### Directions
Format each line of the rows below as a Markdown table with two columns, Number and Text, and skip any blank lines.

[Selections from a spatial dataset]
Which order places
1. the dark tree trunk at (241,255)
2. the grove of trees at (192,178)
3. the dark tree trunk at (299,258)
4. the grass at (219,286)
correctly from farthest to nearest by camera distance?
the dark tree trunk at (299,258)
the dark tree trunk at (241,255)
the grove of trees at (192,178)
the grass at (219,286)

### Written answer
| Number | Text |
|---|---|
| 1 | Which order places |
| 2 | 1. the dark tree trunk at (241,255) |
| 3 | 2. the grove of trees at (192,178) |
| 4 | 3. the dark tree trunk at (299,258) |
| 5 | 4. the grass at (219,286) |
| 6 | correctly from farthest to nearest by camera distance? |
| 7 | the dark tree trunk at (299,258) |
| 8 | the dark tree trunk at (241,255) |
| 9 | the grove of trees at (192,178) |
| 10 | the grass at (219,286) |